Path pimlico.modules.output.text_corpus
Executable yes

Output module for producing a directory containing a text corpus, with documents stored in separate files.

The input must be a raw text grouped corpus. Corpora with other document types can be converted to raw text using the format module.

Inputs

Name Type(s)
corpus grouped_corpus <RawTextDocumentType>

Outputs

No outputs

Options

Name Description Type
archive_dirs Create a subdirectory for each archive of the grouped corpus to store that archive’s documents in. Otherwise, all documents are stored in the same directory (or subdirectories where the document names include directory separators) bool
invalid What to do with invalid documents (where there’s been a problem reading/processing the document somewhere in the pipeline). ‘skip’ (default): don’t output the document at all. ‘empty’: output an empty file ‘skip’ or ‘empty’
path (required) Directory to write the corpus to string
suffix Suffix to use for each document’s filename string
tar Add all files to a single tar archive, instead of just outputting to disk in the given directory.
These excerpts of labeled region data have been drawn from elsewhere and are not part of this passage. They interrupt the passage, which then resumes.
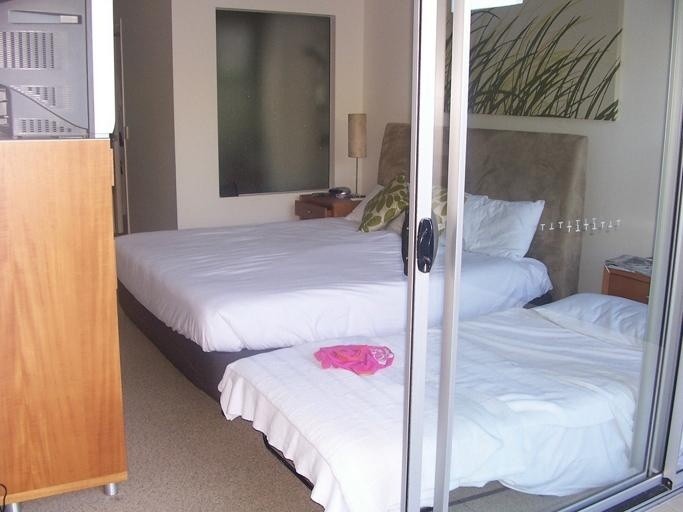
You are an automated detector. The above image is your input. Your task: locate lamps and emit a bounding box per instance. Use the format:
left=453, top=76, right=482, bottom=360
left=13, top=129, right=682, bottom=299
left=346, top=111, right=369, bottom=198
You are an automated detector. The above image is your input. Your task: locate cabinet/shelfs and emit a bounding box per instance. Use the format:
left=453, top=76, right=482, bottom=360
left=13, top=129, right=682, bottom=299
left=0, top=136, right=124, bottom=512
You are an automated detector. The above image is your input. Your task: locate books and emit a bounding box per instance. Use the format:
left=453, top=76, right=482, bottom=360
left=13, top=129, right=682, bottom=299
left=604, top=253, right=653, bottom=279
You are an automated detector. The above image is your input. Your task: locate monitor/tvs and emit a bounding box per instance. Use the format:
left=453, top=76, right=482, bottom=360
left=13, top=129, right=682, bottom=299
left=0, top=0, right=116, bottom=141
This is a good choice for very large corpora, for which storing to files on disk can cause filesystem problems. If given, the value is used as the basename for the tar archive. Default: do not output tar string

Example config

This is an example of how this module can be used in a pipeline config file.

[my_text_corpus_module]
type=pimlico.modules.output.text_corpus
input_corpus=module_a.some_output
path=value

This example usage includes more options.

[my_text_corpus_module]
type=pimlico.modules.output.text_corpus
input_corpus=module_a.some_output
archive_dirs=T
invalid=skip
path=value
suffix=value
tar=value